What a statement !
Give reviewers maps, I agree however, what if the reviewer has no clue of these 
things we call structures ? I think for those people table 1 might still 
provide some justification. I would argue it should go into the supplement at 
least.

Jürgen 

Sent from my iPad

On Aug 28, 2013, at 5:58, "Bernhard Rupp" <[email protected]> wrote:

>> We don't currently have a really good measure of that point where adding
> the extra shell of data adds "significant" information 
>> so it probably isn't something to agonise over too much. K & D's paired
> refinement may be useful though.
> 
> That seems to be a correct assessment of the situation and a forceful
> argument to eliminate the
> review nonsense of nitpicking on <I/sigI> values, associated R-merges, and
> other
> pseudo-statistics once and for good.
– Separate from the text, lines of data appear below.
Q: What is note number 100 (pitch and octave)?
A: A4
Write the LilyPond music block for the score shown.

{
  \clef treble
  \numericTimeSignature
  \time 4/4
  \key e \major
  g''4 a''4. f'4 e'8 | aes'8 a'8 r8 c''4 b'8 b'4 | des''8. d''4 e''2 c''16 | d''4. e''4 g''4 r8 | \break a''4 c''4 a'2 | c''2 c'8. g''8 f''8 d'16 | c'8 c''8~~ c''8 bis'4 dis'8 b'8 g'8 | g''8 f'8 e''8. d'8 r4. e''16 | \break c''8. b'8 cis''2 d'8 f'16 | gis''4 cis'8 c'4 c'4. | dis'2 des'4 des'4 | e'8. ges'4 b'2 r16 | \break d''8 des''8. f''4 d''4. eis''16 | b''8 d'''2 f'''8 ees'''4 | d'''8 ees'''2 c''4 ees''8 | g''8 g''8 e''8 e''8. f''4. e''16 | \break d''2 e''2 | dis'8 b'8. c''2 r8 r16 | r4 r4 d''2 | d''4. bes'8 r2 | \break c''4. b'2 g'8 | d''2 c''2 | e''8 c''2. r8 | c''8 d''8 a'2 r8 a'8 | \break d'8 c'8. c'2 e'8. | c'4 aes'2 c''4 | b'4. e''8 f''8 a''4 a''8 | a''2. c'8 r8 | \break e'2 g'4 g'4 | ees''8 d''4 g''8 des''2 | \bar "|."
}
We can now, thanks to data deposition,
> at any time generate or download the maps and the models 
> and judge for ourselves even minute details of local model quality from
> there. 
> As far as use and interpretation goes, when the model meets the map is where
> the rubber meets the road.
> I therefore make the heretic statement that the entire table 1 of data
> collection statistics, justifiable in pre-deposition times 
> as some means to guess structure quality can go the way of X-ray film and be
> almost always eliminated from papers. 
> There is nothing really useful in Table 1, and all its data items and more
> are in the PDB header anyhow. 
> Availability of maps for review and for users is the key point.